MDB-94. RADIOMICS-BASED DECISION SUPPORT FOR PEDIATRIC MEDULLOBLASTOMA RISK STRATIFICATION ON MULTI-PARAMETRIC MRI

Abstract

Abstract BACKGROUND Medulloblastoma (MB) is the most common pediatric brain malignancy. Accurate risk stratification is crucial for prescribing appropriate therapy. However, current risk stratification into standard or high-risk groups is limited in scope and does not accurately address the unique biological behavior of each specific tumor, with approximately 30% of children diagnosed with MB suffering from treatment failure. We developed a radiomic tool to more accurately risk stratify children with MB. METHODS We collected 1.5T/3T MRI (Siemens, Philips, or GE scanners) and clinical data from 80 patients with MB treated at Children’s Healthcare of Atlanta. Radiomic features that quantify textural heterogeneity including first and second order statistics, Haralick’s features from Gray Level Co-occurrence Matrices, and CoLIAge were extracted from tumor volumes segmented by a board-certified radiologist from multi-parametric MRI data including Apparent Diffusion Coefficient (ADC), T2, and post-contrast T1 sequences.

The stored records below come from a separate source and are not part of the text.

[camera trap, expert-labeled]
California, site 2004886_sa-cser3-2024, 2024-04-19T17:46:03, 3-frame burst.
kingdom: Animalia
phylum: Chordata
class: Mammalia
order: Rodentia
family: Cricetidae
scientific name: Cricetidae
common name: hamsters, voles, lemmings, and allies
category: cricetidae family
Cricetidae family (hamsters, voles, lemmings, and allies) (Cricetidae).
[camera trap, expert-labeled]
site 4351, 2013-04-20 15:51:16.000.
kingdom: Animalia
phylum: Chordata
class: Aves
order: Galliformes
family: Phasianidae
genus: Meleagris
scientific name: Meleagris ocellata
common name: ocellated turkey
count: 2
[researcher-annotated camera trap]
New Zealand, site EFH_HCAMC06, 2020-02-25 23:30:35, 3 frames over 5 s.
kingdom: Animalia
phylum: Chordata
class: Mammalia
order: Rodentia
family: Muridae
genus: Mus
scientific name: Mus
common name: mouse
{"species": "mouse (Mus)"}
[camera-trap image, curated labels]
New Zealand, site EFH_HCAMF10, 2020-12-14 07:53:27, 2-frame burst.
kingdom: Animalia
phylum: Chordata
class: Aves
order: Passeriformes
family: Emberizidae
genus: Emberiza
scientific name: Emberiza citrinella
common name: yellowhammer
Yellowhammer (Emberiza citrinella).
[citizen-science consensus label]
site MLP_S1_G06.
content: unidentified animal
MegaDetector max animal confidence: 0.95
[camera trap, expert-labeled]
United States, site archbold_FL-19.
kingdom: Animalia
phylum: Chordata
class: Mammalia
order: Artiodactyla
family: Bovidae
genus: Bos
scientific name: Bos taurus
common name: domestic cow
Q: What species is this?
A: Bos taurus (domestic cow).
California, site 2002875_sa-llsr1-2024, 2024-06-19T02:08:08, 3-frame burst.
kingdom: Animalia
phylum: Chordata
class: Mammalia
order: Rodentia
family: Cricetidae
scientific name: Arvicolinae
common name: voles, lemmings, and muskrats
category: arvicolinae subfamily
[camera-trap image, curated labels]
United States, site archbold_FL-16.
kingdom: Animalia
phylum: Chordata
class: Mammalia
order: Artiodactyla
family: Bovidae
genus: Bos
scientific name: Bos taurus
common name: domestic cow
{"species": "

Continuous survival models were built using the Cox proportional hazard method with 70% of the data for progression free survival (PFS) and overall survival (OS) using the 5 most predictive features obtained by univariate analysis after removing correlated features within the training data. RESULTS We developed three models with T1, T2, and ADC separately to evaluate predictive power of radiomic signatures. Three models for predicting MB OS delivered Harrel’s concordance indices (C-index) of 0.72 and 0.61 (T1); 0.70 and 0.65 (T2); and 0.80 and 0.76 (ADC) for training and test, respectively. C-indices for PFS were 0.70 and 0.69 (T1); 0.73 and 0.67 (T2); and 0.63 and 0.61 (ADC). CONCLUSIONS Our preliminary results show the feasibility and efficacy of our approach for predicting MB OS and PFS. Future studies will build an integrated model combining T1,T2, ADC, and other clinical information for predicting MB OS and PFS using a large multi-center validation cohort.